#### Task prompt:
Tell whether each statement agrees with the interview on wrongful incarceration. Answer yes or no, and quote the words that decide it. 1. Life After Justice treats mental health support as its main focus. 2. More than 70% of wrongful convictions impact people of color. 3. The mental health survey has already been completed.

#### Text:
* * * * * * * * *
Along the way, Jared was blessed enough to meet and marry me. Fast forward to 2020, the world is on fire. We all know what happened that year. Jared and I had a lot of conversations about the state of the world in general, but also the state of his world and his experience so far and so was Antoine’s. That’s when literally, I remember waking up at 2:00 AM in the morning with everything going on, saying, “What are we going to do?” We knew that LAJ had to grow to meet the moment.

Unfortunately, I can’t tell you, Kate, that in 2020, things had improved. When LAJ was founded in 2012, no, there was still nothing. We now knew from Jared’s experience and from my observations what needed to happen. That’s was really the turning point of where we started re-imagining justice through Life After Justice.

That is fantastic. That’s really why you had to light a fire under it and get out there and really start getting people aware of the situation, because it’s so easy to put something like this off. “That’s so not my world, so not my thing.” Really in the long run, we’re all connected. It’s everyone’s issue. That’s one of the things I think of this because, just because, one, you’re wrongly convicted, then you get out. The physical release from prison doesn’t end the trauma at all. The damage is done. You are walking around with this albatross of this invisible sense. What are some of the most misunderstood emotional or mental health impacts of wrongful incarceration? How are you all helping people reclaim that sense of self so that they can walk with confidence and pride?

Mental Health Impacts Of Wrongful Incarceration

Life After Justice Board has collectively served almost over 90 years wrongfully incarcerated. All of the things that we do come from an informed lived experience space and thought and frankly, emotion. For us, mental health is where we start. Life After Justice does stuff in the legal space and our strategic litigation, national survey amplification, but really mental health support is what I want to say our main vein.

 

Women Advancing | Joi Thomas Adams | Freedom

 

I would say, to answer your question about what I think from my observations, and it’s even just with this survey we can get into a little bit later, but we’ve been asking questions in the mental health space to get more information and voices directly from our population. I would tell you from the preliminary results from our survey that we’re in the middle of doing, one of the misunderstood factors about mental health impact is the loss of self or the theft of self.

How these individuals on top of having their lives stolen and coming home to nothing, are coming home with such a disassociation from who the state told them they were in order to wrongfully convict them. Also, who they were before even this happened, and then who they’ve become along this journey that’s been forced upon them. The complexity of that is not really talked about, like that aspect of it. It’s more than just the horrible impact of being incarcerated in some of the world’s worst prisons. It’s this complexity that when you didn’t do the thing, when you’re not the person that they painted you to be, and even convinced, unfortunately, some of your family members that you are.

That is horrific. If ever there was full, that didn’t make you feel completely abandoned in every possible level, be it yourself and others. What an extraordinary sense of helplessness and how I would think why bother-ish? You’re up against a wall.

I would say the other thing would be impact on women. I have to put that into this answer because women are a largely invisible population in wrongful conviction because when you think about wrongful convictions, I feel like the picture that you see usually is a male. For our statistics, Black males, because it’s more than 70% of wrongful convictions impact people of color, particularly African Americans.
* * * * * * * * *
#### Recorded information:
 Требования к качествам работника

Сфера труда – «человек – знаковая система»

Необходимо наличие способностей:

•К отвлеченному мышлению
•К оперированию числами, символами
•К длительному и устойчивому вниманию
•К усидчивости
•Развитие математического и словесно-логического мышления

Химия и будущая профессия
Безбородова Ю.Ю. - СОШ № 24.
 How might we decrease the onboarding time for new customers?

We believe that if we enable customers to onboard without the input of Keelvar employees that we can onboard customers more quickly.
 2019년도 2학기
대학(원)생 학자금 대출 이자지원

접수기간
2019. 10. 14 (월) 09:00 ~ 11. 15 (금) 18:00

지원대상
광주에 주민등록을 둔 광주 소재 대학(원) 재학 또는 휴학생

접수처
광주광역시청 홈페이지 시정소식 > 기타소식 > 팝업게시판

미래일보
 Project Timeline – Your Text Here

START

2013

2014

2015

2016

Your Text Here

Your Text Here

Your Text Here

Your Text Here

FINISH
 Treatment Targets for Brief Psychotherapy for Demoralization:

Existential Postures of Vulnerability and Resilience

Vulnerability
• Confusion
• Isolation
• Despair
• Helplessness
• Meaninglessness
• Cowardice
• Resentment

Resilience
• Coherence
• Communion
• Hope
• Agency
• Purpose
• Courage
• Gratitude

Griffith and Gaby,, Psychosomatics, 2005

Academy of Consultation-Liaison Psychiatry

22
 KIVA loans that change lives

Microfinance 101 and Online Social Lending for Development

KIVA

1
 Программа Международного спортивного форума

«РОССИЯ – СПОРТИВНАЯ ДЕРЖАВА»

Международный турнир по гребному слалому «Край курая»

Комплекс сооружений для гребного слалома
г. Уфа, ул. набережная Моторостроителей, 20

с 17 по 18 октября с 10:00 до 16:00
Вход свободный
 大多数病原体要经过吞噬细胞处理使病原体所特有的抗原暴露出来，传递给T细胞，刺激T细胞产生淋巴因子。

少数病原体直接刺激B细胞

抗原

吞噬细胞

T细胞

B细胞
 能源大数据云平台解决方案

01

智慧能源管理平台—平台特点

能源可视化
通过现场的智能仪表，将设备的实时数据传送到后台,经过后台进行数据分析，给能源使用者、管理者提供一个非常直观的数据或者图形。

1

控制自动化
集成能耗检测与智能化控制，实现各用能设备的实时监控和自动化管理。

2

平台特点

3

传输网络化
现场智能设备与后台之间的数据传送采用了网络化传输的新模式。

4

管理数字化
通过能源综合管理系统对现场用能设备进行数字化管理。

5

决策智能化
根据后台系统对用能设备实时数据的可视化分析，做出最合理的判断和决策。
* * * * * * * * *
#### Response to the exercise:
1. Yes: "really mental health support is what I want to say our main vein."
2. Yes: "it’s more than 70% of wrongful convictions impact people of color"
3. No: "the preliminary results from our survey that we’re in the middle of doing"